Professor Maggie Kilgour, the author of books about the gothic novel and the theme of cannibalism in literature, is the new chair of the Department of English. Kilgour previously served as the department's director of graduate studies.

Professor Melanie Nash, a film historian, has joined the Department of English. Nash's recent publishing credits include a piece in The Canadian Journal of Film Studies about actress Norma Shearer, one of the first Canadians to become a major Hollywood star.

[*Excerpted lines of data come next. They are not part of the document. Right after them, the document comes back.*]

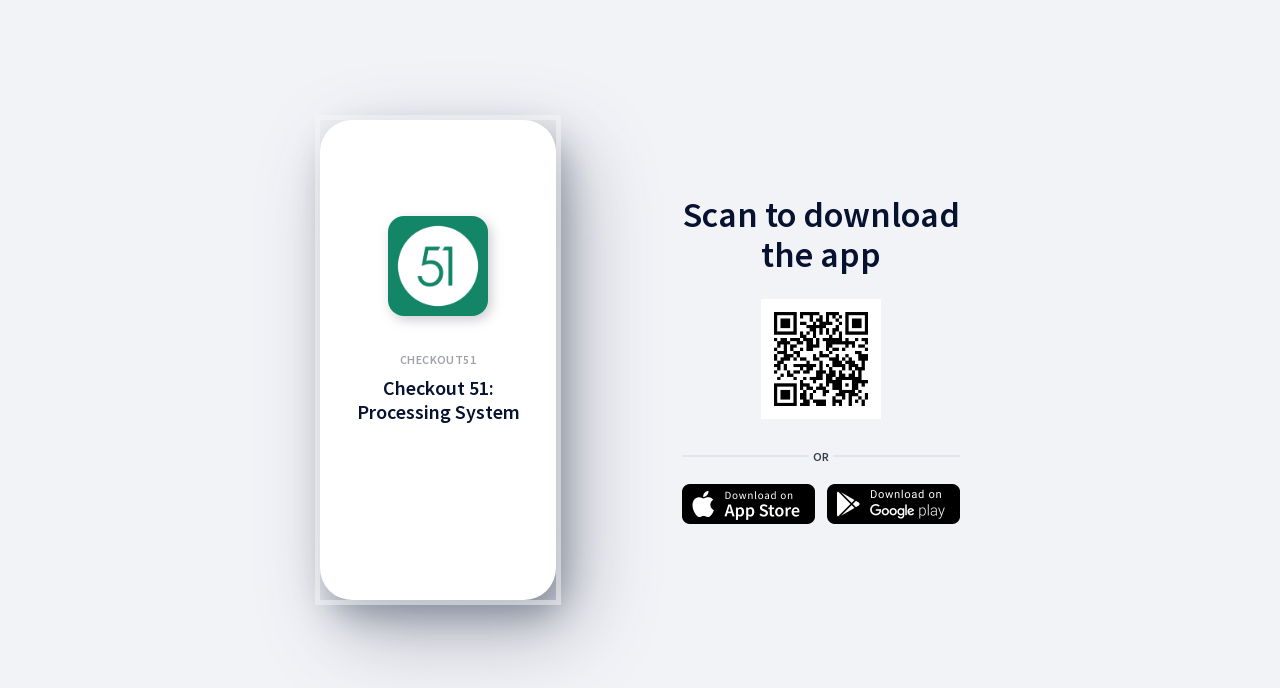

--- FILE ---
content_type: text/html; charset=utf-8
request_url: https://checkout51.app.link/Li7dSih1iO
body_size: 2825
content:
<!DOCTYPE html>
<html><head>
    <meta name="deepview-service" content="deepview-service" />
    <link rel="preconnect" href="https://fonts.googleapis.com" />
    <link rel="preconnect" href="https://fonts.gstatic.com" />
    <link href="https://fonts.googleapis.com/css2?family=Lato:wght@900&family=Source+Sans+Pro:wght@400;600&display=swap" rel="stylesheet" />

    <style>
      body {
        margin: 0;
        word-wrap: break-word;
        background-color:#F2F3F7
      }
      .container {
        height: 100%;
        min-height:480px;
        min-width:280px;
      }
      /* ============ Portrait ============ */
      .frame-container {
        width: 640px;
        height: 480px;
        position: absolute;
        left: 50%;
        top: 50%;
        transform: translate(-50%,-50%);
      }
      .card {
        position: relative;
        margin: 0;
        border-radius: 32px;
        background-color:#FFF;
        -webkit-box-shadow: 8px 16px 32px rgb(35 58 79 / 35%), 20px 30px 80px rgb(73 73 93 / 40%);
        -moz-box-shadow: 8px 16px 32px rgba(35, 58, 79, 0.35), 20px 30px 80px rgba(73, 73, 93, 0.4);
        box-shadow: 8px 16px 32px rgb(35 58 79 / 35%), 20px 30px 80px rgb(73 73 93 / 40%);
        padding: 0;
        z-index: 100;
        width: 236px;
        height: 480px;
        overflow: hidden;
        outline: 5px solid #f7f7f780;
        float: left;
      }
      .card-container:after {
        content: ' ';
        position: absolute;
        left: 0;
        top: 0;
        width: 100%;
        height: 167px;
        z-index: 1;
      }
      .card-container {
        padding: 0 2px;
        margin: 0;
      }
      .main-image {
        width: 100px;
        height: 100px;
        background-image: url(https://cdn.branch.io/branch-assets/1719504394335-og_image.png);
        background-size: cover;
        background-position: top center;
        margin: 96px auto 36px auto;
        background-color: #06122F;
        border-radius: 16px;
        color: #FFF;
        -webkit-box-shadow: 3px 4px 12px rgba(127, 127, 142, 0.4);
        -moz-box-shadow: 3px 4px 12px rgba(127, 127, 142, 0.4);
        box-shadow: 3px 4px 12px rgb(127 127 142 / 40%);
        position: relative;
        z-index: 2;
      }
      .main-image-qr-cont {
        width: 120px;
        height: 120px;
        background-size: cover;
        background-position: top center;
        margin: 0 auto 36px auto;
        border-radius: 16px;
        color: #FFF;
        position: relative;
        z-index: 2;
      }
      .main-image-qr {
        background-image: url([data-uri]);
        background-size: contain;
        background-position: center center;
        position: relative;
        z-index:3;
        width: 100%;
        height: 100%;
      }
      #content-container {
        box-sizing: border-box;
        margin: 0 22px 0 22px;
        text-align: center;
      }
      .app-title {
        text-transform: uppercase;
        font-size: 12px;
        font-weight:600;
        font-family: "Source Sans Pro", Helvetica, serif;
        line-height: 16px;
        margin-bottom: 8px;
        color: #9EA2A7;
        letter-spacing: 0.4px;
      }
      .card-title {
        font-size: 20px;
        font-weight: 600;
        font-family: "Source Sans Pro", Helvetica, serif;
        line-height: 24px;
        margin-bottom: 8px;
        color: #06122F;
      }
      .app-content {
        font-size: 12px;
        font-weight: 400;
        font-family: "Source Sans Pro", Helvetica, serif;
        line-height: 16px;
        margin-bottom: 8px;
        color: #333E48;
      }
      .cont {
        width: 278px;
        float: right;
      }
      .header-title {
        font-size: 36px;
        font-weight: 600;
        font-family: "Source Sans Pro", Helvetica, serif;
        line-height: 40px;
        margin: 75px 0 24px 0;
        color: #06122F;
        text-align: center
      }
      .divor {
        text-align:center;
        height: 2px;
        background-color: #E0E6EC;
        margin: 0 auto 27px auto;
        position: relative;
      }
      .divor span{
        color: #333E48;
        font-size: 12px;
        font-weight: 600;
        font-family: "Source Sans Pro", Helvetica, serif;
        background-color: #f2f3f7;
        padding: 4px;
        position: absolute;
        top: -10px;
        left: 50%;
        transform: translate(-50%,0);
      }
      .btn-container a img {
        margin: 0;
        width: 100%;
      }
      .btn-container a:last-child{
        margin:0;
        float: right;
      }
      .btn-container a {
        width: 133px;
        float: left;
      }
      .btn-container a img {
        margin: 0;
        width: 100%;
      }
      .btn-container a:last-child{
        margin:0;
        float: right;
      }
      .btn-container a {
        width: 133px;
        float: left;
      }
    </style>
  </head>
  <body>
    <div class="container">
      <div class="frame-container">

        <div class="card center">
          <div class="card-container">
            <div class="main-image">
            </div>
            <div id="content-container">
              <div class="app-title">Checkout51</div>
              <div class="card-title">Checkout 51: Processing System</div>
            </div>
          </div>
        </div>

        <div class="cont">
          <div class="header-title">Scan to download<br />the app</div>
          <div class="main-image-qr-cont">
            <div class="main-image-qr"></div>
          </div>
          <div class="divor"><span>OR</span></div>
          <div class="btn-container">
            <a href="https://apps.apple.com/app/id577333970"><img src="https://cdn.branch.io/branch-assets/1659570097391-og_image.png" /></a>
            <a href="https://play.google.com/store/apps/details?id=com.c51"><img src="https://cdn.branch.io/branch-assets/1659570137910-og_image.png" /></a>
          </div>
        </div>

      </div>
    </div>

</body></html>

Professor Miranda Hickman has joined the Department of English. Hickman previously served on the faculty of the University of Tulsa. Her research interests include Anglo-American literary modernism, gender studies and textual scholarship. She is preparing a book on the correspondence between writers Ezra Pound and Stanley Nott.

Mr. Terry Tobin is the new development and alumni relations associate for the Faculty of Engineering. Tobin, a member of the Management Forum steering committee, previously held a similar position for the Faculties of Education and Religious Studies.

Management professor Terry Thomason, an expert on unions and labour relations, has left McGill to become the new director of the Charles T. Schmidt Jr. Labour Research Center at the University of Rhode Island.

Dr. Phil Beck, from the Department of Psychiatry, has been appointed as the Faculty of Medicine's new associate dean of admissions. He succeeds Dr. Nelson Mitchell, who held this post for six years.

Ms. Jo-Ann Sciampacone is McGill's new parking coordinator, responsible for the day-to-day operation of the University's parking system. Previously, she was the operations manager for the McGill Bookstore.